Saved entries:
- Opening Delimiter -
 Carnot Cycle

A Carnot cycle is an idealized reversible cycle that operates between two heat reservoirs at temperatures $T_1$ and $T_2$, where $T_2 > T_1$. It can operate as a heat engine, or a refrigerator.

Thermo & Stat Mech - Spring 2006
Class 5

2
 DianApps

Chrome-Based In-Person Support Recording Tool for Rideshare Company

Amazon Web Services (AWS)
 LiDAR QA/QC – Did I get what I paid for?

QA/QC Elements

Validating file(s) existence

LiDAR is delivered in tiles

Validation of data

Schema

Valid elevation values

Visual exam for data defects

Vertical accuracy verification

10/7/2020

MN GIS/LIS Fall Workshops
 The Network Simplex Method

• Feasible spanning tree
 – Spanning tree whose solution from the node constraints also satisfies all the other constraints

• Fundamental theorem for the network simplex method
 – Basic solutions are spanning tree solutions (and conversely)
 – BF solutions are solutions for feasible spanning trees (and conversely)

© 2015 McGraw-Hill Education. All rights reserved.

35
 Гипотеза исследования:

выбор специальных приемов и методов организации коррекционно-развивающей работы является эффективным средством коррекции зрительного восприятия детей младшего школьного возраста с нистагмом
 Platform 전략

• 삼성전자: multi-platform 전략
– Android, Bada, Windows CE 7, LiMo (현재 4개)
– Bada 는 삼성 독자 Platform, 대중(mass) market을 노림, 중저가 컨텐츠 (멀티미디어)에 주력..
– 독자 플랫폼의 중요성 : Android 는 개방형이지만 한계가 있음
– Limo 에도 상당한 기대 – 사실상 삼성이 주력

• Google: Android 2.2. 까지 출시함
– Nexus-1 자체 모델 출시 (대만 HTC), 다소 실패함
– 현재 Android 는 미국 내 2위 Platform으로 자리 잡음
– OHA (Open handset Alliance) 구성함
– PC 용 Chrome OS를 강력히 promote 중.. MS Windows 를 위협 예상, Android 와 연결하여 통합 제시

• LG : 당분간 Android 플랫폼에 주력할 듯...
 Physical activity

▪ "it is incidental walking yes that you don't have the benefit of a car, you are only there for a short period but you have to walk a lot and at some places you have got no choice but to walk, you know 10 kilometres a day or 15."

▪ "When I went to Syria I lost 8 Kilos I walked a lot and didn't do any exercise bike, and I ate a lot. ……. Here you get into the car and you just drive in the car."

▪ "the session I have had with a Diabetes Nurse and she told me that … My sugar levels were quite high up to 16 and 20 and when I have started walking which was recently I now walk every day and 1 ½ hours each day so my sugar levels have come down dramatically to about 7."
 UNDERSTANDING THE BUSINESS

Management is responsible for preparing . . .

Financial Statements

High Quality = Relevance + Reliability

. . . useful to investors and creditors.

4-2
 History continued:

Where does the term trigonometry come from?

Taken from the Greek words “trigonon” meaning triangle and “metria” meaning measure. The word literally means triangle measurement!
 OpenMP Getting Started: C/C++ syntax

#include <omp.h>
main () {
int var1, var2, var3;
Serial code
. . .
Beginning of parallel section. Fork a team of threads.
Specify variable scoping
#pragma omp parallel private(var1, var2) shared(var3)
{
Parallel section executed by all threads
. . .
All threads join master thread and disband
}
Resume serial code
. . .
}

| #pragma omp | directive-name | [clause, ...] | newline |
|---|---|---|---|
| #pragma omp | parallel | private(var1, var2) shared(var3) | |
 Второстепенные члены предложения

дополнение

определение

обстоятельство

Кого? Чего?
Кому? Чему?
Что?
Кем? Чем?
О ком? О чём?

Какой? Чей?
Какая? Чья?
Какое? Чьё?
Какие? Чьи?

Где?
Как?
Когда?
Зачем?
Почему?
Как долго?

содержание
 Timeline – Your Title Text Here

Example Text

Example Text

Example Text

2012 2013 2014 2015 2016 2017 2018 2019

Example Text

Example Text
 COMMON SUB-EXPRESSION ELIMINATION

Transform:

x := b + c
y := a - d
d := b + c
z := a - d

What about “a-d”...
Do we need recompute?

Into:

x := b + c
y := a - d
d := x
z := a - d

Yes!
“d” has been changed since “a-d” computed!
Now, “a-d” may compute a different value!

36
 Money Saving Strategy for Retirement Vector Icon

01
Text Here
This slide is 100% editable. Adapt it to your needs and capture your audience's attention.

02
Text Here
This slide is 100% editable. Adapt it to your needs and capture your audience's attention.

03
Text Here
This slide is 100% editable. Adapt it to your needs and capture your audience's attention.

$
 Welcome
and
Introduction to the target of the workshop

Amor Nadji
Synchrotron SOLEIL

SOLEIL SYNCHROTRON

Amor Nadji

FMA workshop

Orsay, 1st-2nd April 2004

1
- Closing Delimiter -
Collect the lines of the data that carry the word "pragma".

_EXERCISE SOLUTION_
#pragma omp parallel private(var1, var2) shared(var3)
| #pragma omp | directive-name | [clause, ...] | newline |
| #pragma omp | parallel | private(var1, var2) shared(var3) | |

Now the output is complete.